**TASK INSTRUCTIONS:**
Find every line below with the word "ΙΕΡΟ" in it, and copy each one.

#### EXERCISE MATERIALS

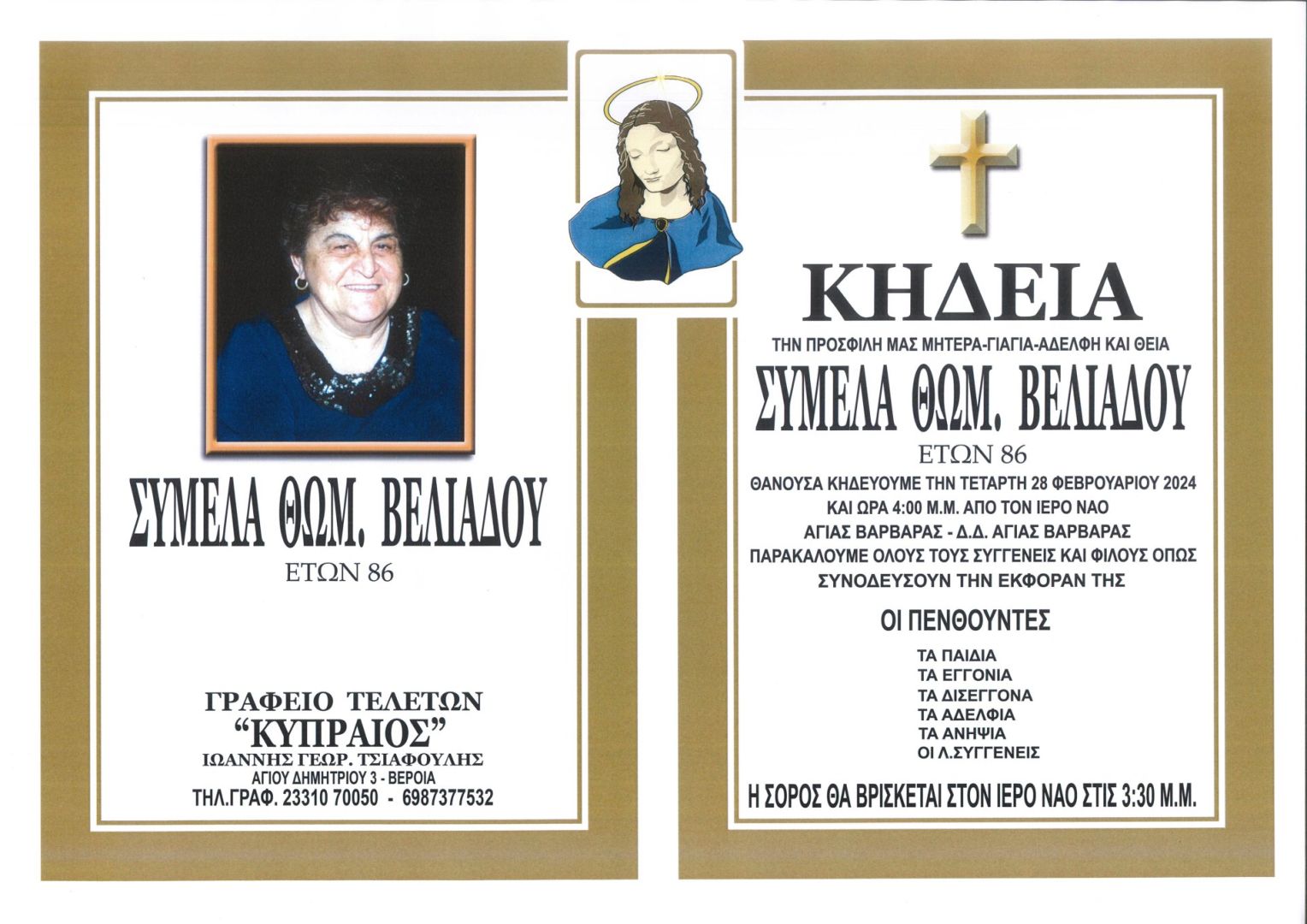 ΣΥΜΕΛΑ ΘΩΜ. ΒΕΛΙΑΔΟΥ
ΕΤΩΝ 86

ΓΡΑΦΕΙΟ ΤΕΛΕΤΩΝ
"ΚΥΠΡΑΙΟΣ"
ΙΩΑΝΝΗΣ ΓΕΩΡ. ΤΣΙΑΦΟΥΛΗΣ
ΑΓΙΟΥ ΔΗΜΗΤΡΙΟΥ 3 - ΒΕΡΟΙΑ
ΤΗΛ.ΓΡΑΦ. 23310 70050 - 6987377532

ΚΗΔΕΙΑ
ΤΗΝ ΠΡΟΣΦΙΛΗ ΜΑΣ ΜΗΤΕΡΑ-ΓΙΑΓΙΑ-ΑΔΕΛΦΗ ΚΑΙ ΘΕΙΑ
ΣΥΜΕΛΑ ΘΩΜ. ΒΕΛΙΑΔΟΥ
ΕΤΩΝ 86

ΘΑΝΟΥΣΑ ΚΗΔΕΥΟΥΜΕ ΤΗΝ ΤΕΤΑΡΤΗ 28 ΦΕΒΡΟΥΑΡΙΟΥ 2024 ΚΑΙ ΩΡΑ 4:00 Μ.Μ. ΑΠΟ ΤΟΝ ΙΕΡΟ ΝΑΟ ΑΓΙΑΣ ΒΑΡΒΑΡΑΣ - Δ.Δ. ΑΓΙΑΣ ΒΑΡΒΑΡΑΣ ΠΑΡΑΚΑΛΟΥΜΕ ΟΛΟΥΣ ΤΟΥΣ ΣΥΓΓΕΝΕΙΣ ΚΑΙ ΦΙΛΟΥΣ ΟΠΩΣ ΣΥΝΟΔΕΥΣΟΥΝ ΤΗΝ ΕΚΦΟΡΑΝ ΤΗΣ

ΟΙ ΠΕΝΘΟΥΝΤΕΣ
ΤΑ ΠΑΙΔΙΑ
ΤΑ ΕΓΓΟΝΙΑ
ΤΑ ΔΙΣΕΓΓΟΝΑ
ΤΑ ΑΔΕΛΦΙΑ
ΤΑ ΑΝΗΨΙΑ
ΟΙ Λ.ΣΥΓΓΕΝΕΙΣ

Η ΣΟΡΟΣ ΘΑ ΒΡΙΣΚΕΤΑΙ ΣΤΟΝ ΙΕΡΟ ΝΑΟ ΣΤΙΣ 3:30 Μ.Μ.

########

**TASK SOLUTION:**
ΘΑΝΟΥΣΑ ΚΗΔΕΥΟΥΜΕ ΤΗΝ ΤΕΤΑΡΤΗ 28 ΦΕΒΡΟΥΑΡΙΟΥ 2024 ΚΑΙ ΩΡΑ 4:00 Μ.Μ. ΑΠΟ ΤΟΝ ΙΕΡΟ ΝΑΟ ΑΓΙΑΣ ΒΑΡΒΑΡΑΣ - Δ.Δ. ΑΓΙΑΣ ΒΑΡΒΑΡΑΣ ΠΑΡΑΚΑΛΟΥΜΕ ΟΛΟΥΣ ΤΟΥΣ ΣΥΓΓΕΝΕΙΣ ΚΑΙ ΦΙΛΟΥΣ ΟΠΩΣ ΣΥΝΟΔΕΥΣΟΥΝ ΤΗΝ ΕΚΦΟΡΑΝ ΤΗΣ
Η ΣΟΡΟΣ ΘΑ ΒΡΙΣΚΕΤΑΙ ΣΤΟΝ ΙΕΡΟ ΝΑΟ ΣΤΙΣ 3:30 Μ.Μ.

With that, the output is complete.